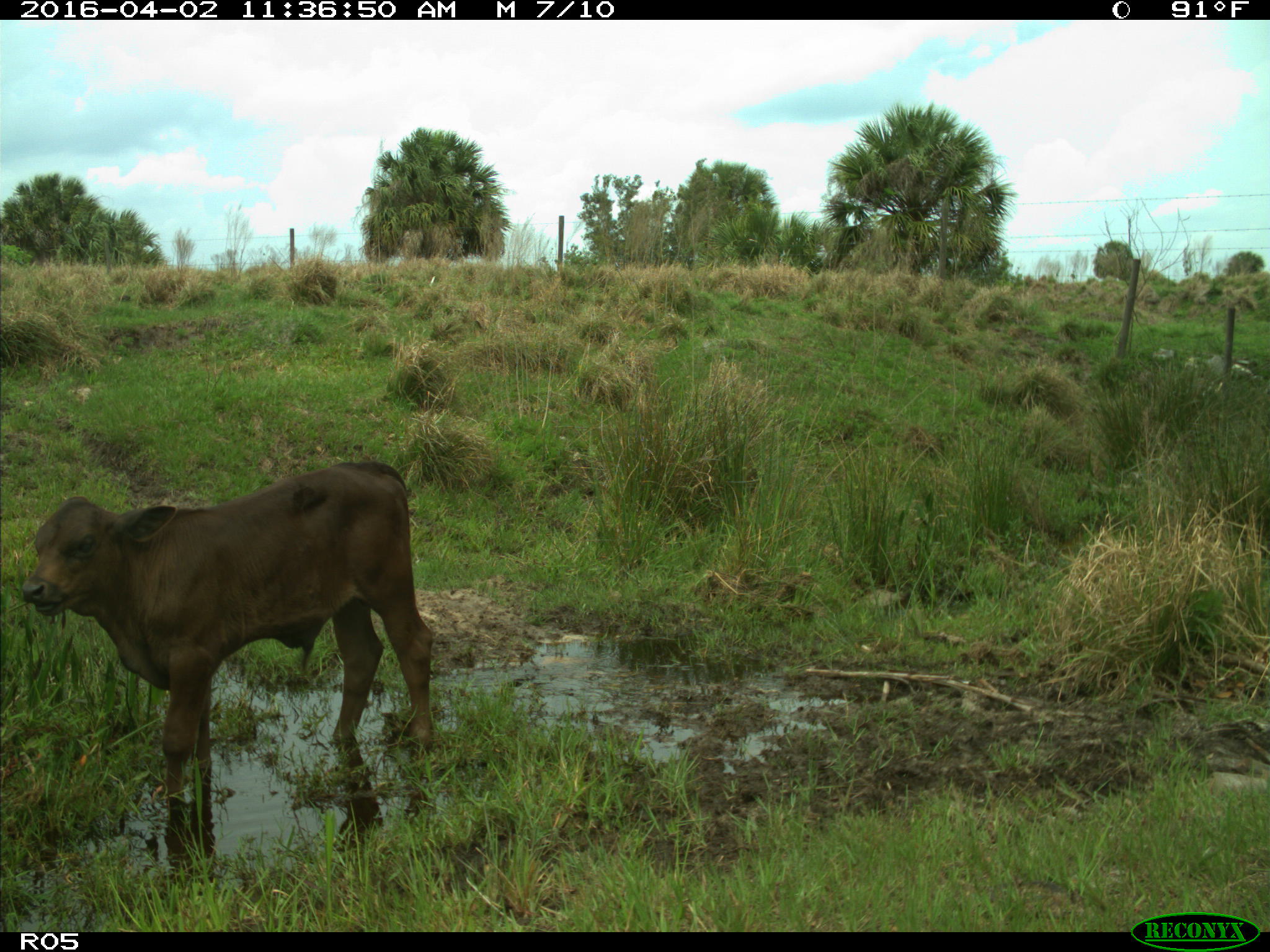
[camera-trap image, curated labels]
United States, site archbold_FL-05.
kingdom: Animalia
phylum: Chordata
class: Mammalia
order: Artiodactyla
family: Bovidae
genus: Bos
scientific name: Bos taurus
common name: domestic cow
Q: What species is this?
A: Bos taurus (domestic cow).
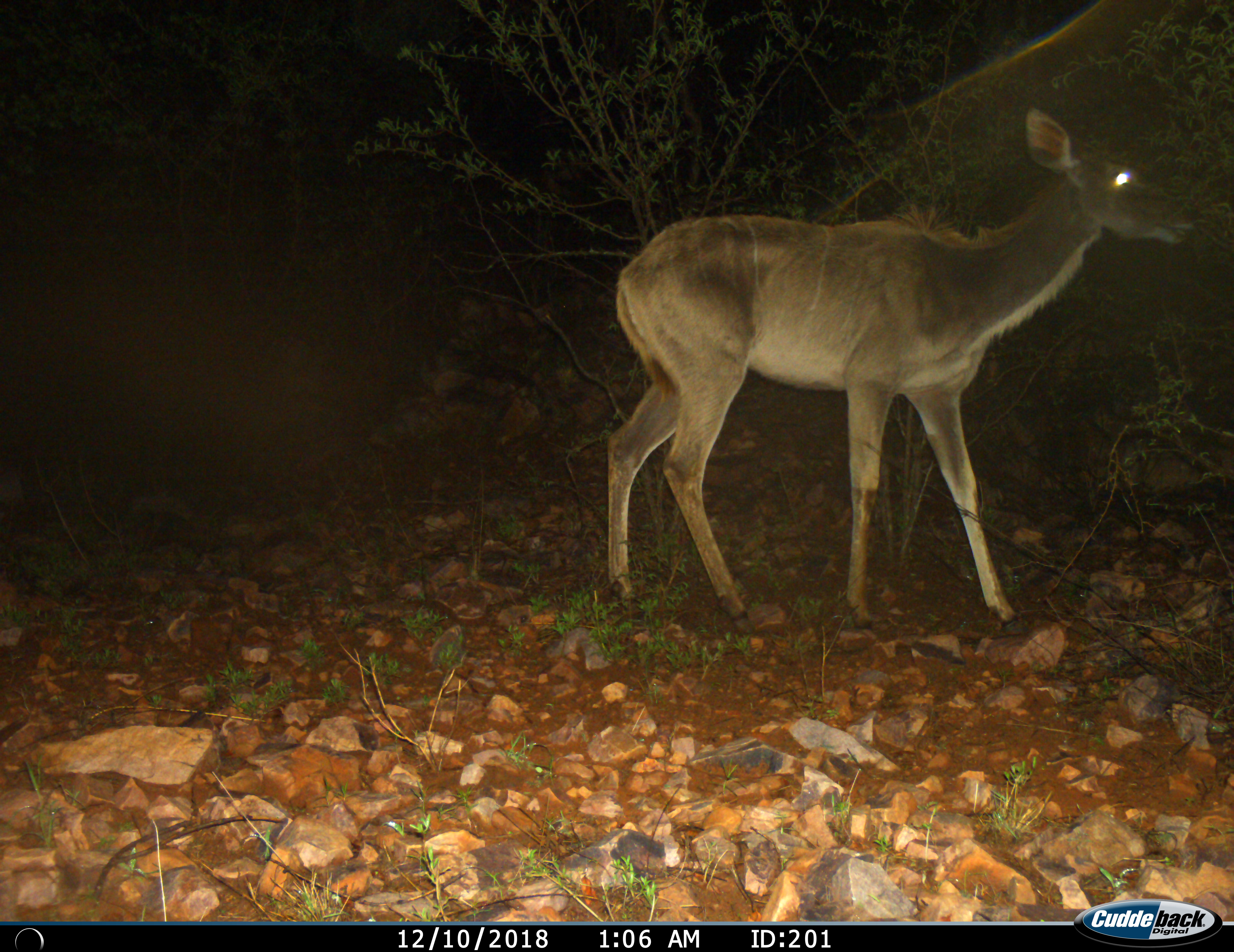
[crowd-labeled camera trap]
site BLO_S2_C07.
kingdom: Animalia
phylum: Chordata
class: Mammalia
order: Artiodactyla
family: Bovidae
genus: Tragelaphus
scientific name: Tragelaphus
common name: kudu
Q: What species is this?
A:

======

Reproduce each line of the records in which the word "camera" appears.

[camera-trap image, curated labels]
[crowd-labeled camera trap]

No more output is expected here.